„Były raz w Chinach trzy siostry. Znajdowały się w epicentrum burzliwych zdarzeń XX wieku, a tłem ich życia były gwałtownie zmieniające się Chiny – od cesarstwa przez republikę po totalitarne supermocarstwo”.
To bez wątpienia jedna z najciekawszych biografii z jakimi zetknąłem się ostatnimi czasy. Biografii trzech niezwykłych kobiet, trzech niezwykłych sióstr, które na pewnym etapie swojego życia zajmowały ważną, wiodącą a czasami dominującą pozycję w XX wiecznej historii Chin, na zawsze, bez względu na to jak potoczyły się ich późniejsze losy, stając się symbolem Państwa Środka w jego różnych, często skrajnie odmiennych, odsłonach i formach.
Madame Chiang Kai-shek, ambitna i doskonale politycznie ustosunkowana żona chińskiego przywódcy Czang Kaj-szeka, Ei-ling żona H.H. Kunga, najbogatszego i najbardziej wpływowego człowieka międzywojennych Chin i chyba najciekawsza z całej trójki sióstr Sun Yat-sen, niezłomna i bezkompromisowa komunistyczna rewolucjonistka, druga osobą w państwie po przewodniczącym partii Mao.
Życiorysy owej trójki, przedstawione w sposób bardzo szeroki i wielopłaszczyznowy uwzględniające oprócz samej, szczegółowej, charakterystyki postaci, głęboki historyczno-polityczno-społeczny kontekst opisywanego okresu (to bardzo duży atut lektury) bez naświetlenia którego trudno by nam było (zwłaszcza z europejskiej perspektywy) zrozumieć niektóre z postaw, decyzji i życiowych wyborów dokonywanych przez nasze bohaterki. Również tego jak na przestrzeni lat wyglądały stosunki i relacje pomiędzy samymi siostrami, choć z oczywistych powodów nie chcę zdradzać szczegółów.

◆ ◆ ◆ ◆ ◆

Jak brzmi słowo w słowo fragment tekstu o trzech siostrach z Chin od słów „To bez wątpienia” do słów „przewodniczącym partii Mao.”, oba miejsca włącznie? Przepisz go dokładnie.

◆ ◆ ◆ ◆ ◆

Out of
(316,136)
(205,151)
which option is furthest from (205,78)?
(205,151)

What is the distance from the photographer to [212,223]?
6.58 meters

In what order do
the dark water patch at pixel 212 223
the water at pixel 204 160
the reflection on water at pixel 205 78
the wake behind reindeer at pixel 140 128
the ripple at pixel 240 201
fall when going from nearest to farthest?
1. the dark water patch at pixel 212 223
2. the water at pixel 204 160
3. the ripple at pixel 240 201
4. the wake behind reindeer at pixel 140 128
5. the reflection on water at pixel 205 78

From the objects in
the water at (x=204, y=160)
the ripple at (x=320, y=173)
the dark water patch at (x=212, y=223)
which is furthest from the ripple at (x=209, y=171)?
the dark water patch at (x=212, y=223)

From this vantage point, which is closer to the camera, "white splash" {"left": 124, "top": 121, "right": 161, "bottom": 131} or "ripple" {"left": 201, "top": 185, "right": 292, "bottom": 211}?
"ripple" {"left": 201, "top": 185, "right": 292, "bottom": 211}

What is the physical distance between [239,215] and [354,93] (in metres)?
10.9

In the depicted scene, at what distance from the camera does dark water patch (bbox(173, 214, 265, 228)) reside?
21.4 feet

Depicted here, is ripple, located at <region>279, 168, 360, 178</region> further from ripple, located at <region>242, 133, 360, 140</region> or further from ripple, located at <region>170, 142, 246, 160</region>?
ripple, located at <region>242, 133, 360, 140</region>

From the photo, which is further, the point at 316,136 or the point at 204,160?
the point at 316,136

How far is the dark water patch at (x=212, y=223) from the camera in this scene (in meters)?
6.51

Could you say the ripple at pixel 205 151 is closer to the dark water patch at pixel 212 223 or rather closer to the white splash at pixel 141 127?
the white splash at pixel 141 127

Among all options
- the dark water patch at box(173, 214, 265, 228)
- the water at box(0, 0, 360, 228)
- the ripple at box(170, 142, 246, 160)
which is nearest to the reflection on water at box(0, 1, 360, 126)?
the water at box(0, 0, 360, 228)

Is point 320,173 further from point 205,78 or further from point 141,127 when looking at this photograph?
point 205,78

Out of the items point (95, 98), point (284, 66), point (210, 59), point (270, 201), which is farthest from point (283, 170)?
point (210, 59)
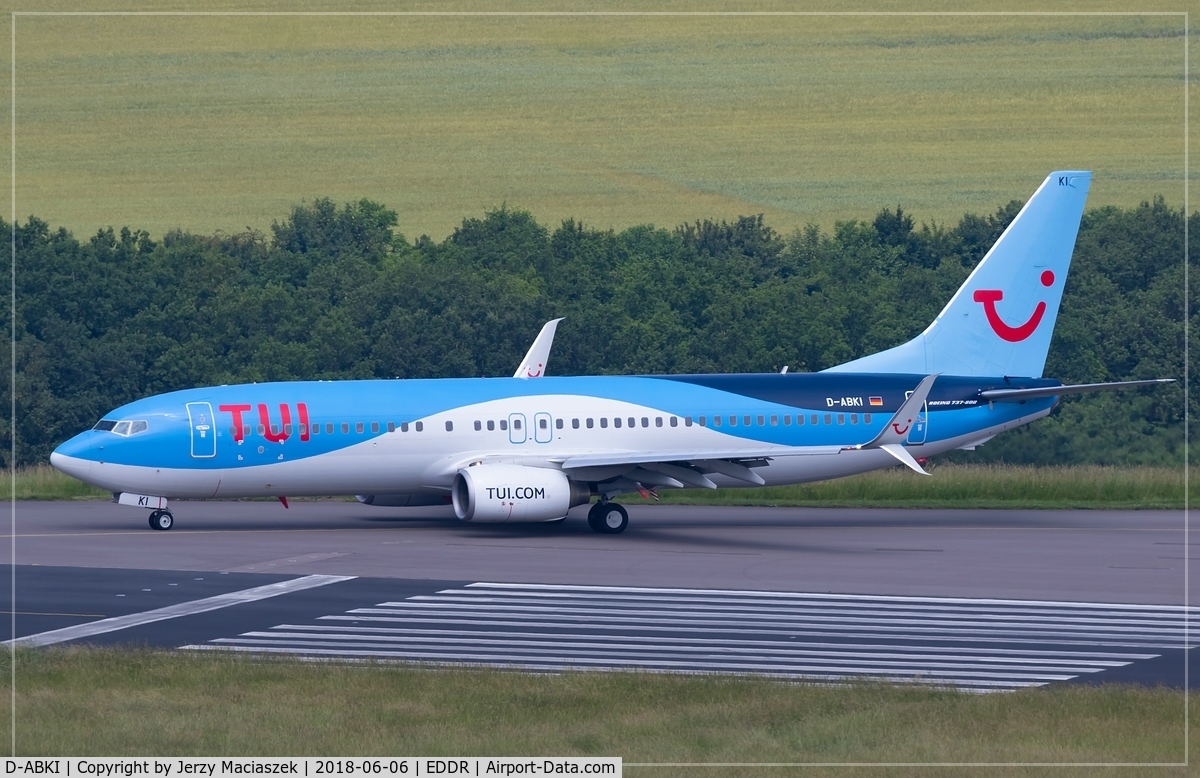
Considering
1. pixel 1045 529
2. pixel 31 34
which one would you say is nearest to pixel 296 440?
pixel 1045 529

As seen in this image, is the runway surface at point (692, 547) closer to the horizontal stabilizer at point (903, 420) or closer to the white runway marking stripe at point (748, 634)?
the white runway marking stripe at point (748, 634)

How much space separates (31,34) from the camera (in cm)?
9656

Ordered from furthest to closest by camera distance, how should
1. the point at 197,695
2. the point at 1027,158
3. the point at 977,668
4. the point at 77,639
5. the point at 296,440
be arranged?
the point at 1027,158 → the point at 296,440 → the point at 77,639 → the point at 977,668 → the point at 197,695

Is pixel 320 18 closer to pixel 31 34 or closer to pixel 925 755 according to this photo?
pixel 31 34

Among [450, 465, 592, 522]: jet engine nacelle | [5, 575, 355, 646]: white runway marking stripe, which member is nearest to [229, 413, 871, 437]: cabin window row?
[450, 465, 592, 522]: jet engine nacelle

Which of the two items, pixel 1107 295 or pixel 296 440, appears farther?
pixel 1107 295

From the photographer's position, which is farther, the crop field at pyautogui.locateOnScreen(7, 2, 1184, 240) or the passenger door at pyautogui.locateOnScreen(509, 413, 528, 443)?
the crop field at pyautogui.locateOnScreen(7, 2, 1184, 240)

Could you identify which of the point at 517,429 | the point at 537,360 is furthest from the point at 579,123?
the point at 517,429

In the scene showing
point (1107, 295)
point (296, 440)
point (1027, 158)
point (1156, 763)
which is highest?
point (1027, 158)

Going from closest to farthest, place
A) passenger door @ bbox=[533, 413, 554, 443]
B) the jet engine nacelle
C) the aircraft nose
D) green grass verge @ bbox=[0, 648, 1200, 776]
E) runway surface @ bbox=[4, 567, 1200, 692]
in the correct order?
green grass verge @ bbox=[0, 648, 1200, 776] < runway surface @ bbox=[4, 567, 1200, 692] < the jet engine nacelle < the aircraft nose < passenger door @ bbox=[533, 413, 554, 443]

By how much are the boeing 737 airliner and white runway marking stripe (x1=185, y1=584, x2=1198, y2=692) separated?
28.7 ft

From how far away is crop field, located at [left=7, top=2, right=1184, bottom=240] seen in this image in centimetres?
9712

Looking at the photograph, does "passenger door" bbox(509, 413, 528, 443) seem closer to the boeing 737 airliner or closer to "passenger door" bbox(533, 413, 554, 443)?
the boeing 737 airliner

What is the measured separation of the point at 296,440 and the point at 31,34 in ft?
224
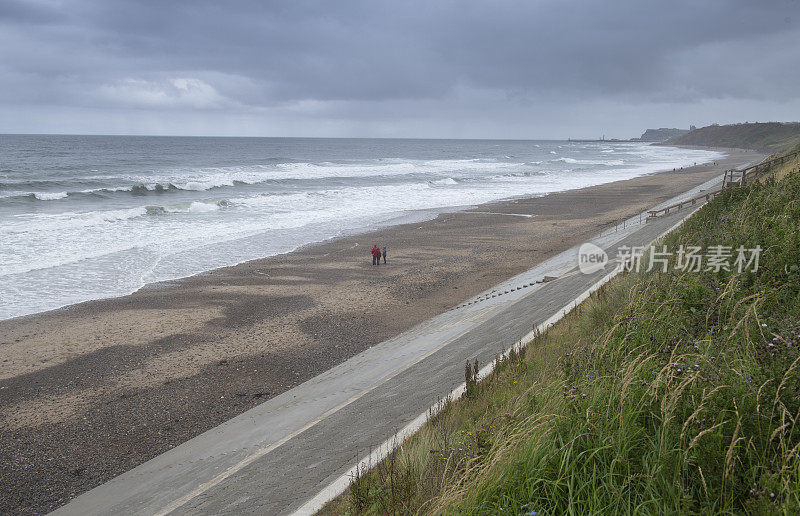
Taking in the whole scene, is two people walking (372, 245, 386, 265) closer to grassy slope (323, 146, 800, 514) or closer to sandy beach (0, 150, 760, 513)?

◆ ◆ ◆ ◆ ◆

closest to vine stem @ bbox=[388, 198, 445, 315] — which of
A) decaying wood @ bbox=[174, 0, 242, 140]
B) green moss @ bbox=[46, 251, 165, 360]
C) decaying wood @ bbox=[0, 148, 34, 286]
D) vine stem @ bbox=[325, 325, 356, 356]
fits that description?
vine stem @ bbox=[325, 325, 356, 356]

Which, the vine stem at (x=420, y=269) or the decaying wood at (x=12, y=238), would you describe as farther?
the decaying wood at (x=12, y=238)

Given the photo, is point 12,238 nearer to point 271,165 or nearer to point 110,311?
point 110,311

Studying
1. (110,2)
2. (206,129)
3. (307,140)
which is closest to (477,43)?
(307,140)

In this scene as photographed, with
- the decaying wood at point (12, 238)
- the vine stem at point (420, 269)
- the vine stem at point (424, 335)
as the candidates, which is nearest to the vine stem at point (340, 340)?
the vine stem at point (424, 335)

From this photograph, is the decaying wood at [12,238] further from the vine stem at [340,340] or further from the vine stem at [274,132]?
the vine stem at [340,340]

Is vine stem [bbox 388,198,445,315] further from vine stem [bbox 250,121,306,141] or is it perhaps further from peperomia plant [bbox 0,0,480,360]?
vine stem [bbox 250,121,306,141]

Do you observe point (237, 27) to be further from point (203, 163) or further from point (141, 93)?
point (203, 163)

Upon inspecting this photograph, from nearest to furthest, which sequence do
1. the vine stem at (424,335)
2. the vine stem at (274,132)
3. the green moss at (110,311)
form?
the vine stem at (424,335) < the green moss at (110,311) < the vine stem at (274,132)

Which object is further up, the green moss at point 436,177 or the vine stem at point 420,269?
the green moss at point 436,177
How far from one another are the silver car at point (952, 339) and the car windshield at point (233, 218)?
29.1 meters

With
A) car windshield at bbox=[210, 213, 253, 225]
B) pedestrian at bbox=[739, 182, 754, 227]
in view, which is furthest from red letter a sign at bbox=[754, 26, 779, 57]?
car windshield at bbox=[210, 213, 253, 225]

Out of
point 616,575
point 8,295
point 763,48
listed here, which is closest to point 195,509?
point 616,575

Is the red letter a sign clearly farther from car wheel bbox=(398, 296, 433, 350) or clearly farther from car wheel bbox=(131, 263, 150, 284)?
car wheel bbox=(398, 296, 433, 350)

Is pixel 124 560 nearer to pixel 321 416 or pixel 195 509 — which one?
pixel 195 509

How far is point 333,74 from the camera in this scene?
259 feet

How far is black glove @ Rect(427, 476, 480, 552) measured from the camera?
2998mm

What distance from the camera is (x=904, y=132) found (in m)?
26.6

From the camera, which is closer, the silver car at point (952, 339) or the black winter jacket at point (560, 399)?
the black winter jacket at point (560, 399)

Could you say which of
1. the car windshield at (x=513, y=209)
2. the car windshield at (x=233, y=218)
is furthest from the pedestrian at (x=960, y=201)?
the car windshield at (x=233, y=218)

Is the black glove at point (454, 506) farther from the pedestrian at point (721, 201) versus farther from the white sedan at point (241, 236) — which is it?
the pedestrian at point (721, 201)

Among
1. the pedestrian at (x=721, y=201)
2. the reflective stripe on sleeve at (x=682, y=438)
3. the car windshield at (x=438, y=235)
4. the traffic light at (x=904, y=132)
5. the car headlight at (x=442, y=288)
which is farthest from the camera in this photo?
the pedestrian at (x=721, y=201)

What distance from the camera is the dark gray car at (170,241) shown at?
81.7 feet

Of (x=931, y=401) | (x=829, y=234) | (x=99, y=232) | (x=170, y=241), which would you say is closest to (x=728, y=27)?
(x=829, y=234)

◆ ◆ ◆ ◆ ◆

ODPOWIEDŹ PISEMNA:
To bez wątpienia jedna z najciekawszych biografii z jakimi zetknąłem się ostatnimi czasy. Biografii trzech niezwykłych kobiet, trzech niezwykłych sióstr, które na pewnym etapie swojego życia zajmowały ważną, wiodącą a czasami dominującą pozycję w XX wiecznej historii Chin, na zawsze, bez względu na to jak potoczyły się ich późniejsze losy, stając się symbolem Państwa Środka w jego różnych, często skrajnie odmiennych, odsłonach i formach.
Madame Chiang Kai-shek, ambitna i doskonale politycznie ustosunkowana żona chińskiego przywódcy Czang Kaj-szeka, Ei-ling żona H.H. Kunga, najbogatszego i najbardziej wpływowego człowieka międzywojennych Chin i chyba najciekawsza z całej trójki sióstr Sun Yat-sen, niezłomna i bezkompromisowa komunistyczna rewolucjonistka, druga osobą w państwie po przewodniczącym partii Mao.